Some form of border testing will still be needed as Covid restrictions are lifted, the public health director believes.
Dr Henrietta Ewart told Tynwald’s public accounts committee that without border testing we cannot quickly identify new variants of the virus as they arrive here.
Dr Ewart said it troubled her greatly that opening the borders will increase the risk of bringing in variants which may be ones of concern.
’If we don’t test we won’t know,’ she said.
’And we won’t know unless or until somebody who has brought it over - and it might be several steps down the line as they’ve passed it on to other people - presents as symptomatic and actually get a swab and PCR and we can test for variants.’
She said border testing comes at considerable cost.

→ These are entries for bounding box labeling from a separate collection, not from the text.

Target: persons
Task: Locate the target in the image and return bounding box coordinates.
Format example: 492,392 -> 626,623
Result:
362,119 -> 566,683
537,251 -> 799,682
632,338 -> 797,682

Guernsey spent £4m on setting up testing stations at the port and airport - and told Thursday’s Covid briefing that this model would probably not be followed.
The island last year went instead for the Grandstand system which Dr Ewart said may have capacity issues as we open up the borders to bigger numbers.
Ultimately it wasn’t her decision but that of policy makers, she told the Tynwald committee.
She said we don’t yet know how concerned we should be about the Indian variant in terms of transmissibility, severity of illness and ability to evade the vaccine.
Cases have already been identified in the UK but it had not yet been designated a variant of concern.
While it could be a problem it might not necessarily change the public health response, said the public health director, who said it is now known that vaccines dampen down transmission.
Committee member Chris Robertshaw MHK said: ’If it arrives on the island and we don’t do automatic border testing, we might reasonably assume it could be a minimum of three, a maximum of seven, eight, nine, 10 days before we saw it and took us another number of days before we knew what it was.’
’That could be up to two weeks - are you comfortable with that?’ he asked.
The witness replied: ’We may not see it if it comes on-island, that’s the whole problem.
’If we have no border testing, people are just coming and going. And somebody who comes in who has it and is asymptomatic they won’t know and they may pass it on.’
Chief Minister Howard Quayle told Thursday’s press briefing that this was something that would be constantly reviewed.
Dr Ewart stressed that her role throughout has been one of professional adviser and she has had no managerial input into Covid policy decisions.
Asked about the merits of genomic testing, as advocated by Dr Rachel Glover, Dr Ewart said it had not been demonstrated to her that it is essential for the immediate response to cases, clusters and outbreaks.
Tynwald’s public accounts committee will take evidence from Health Minister David Ashford and his department’s chief executive Kathryn Magson on Wednesday, May 12, as part of its inquiry into the use of genomic sequencing.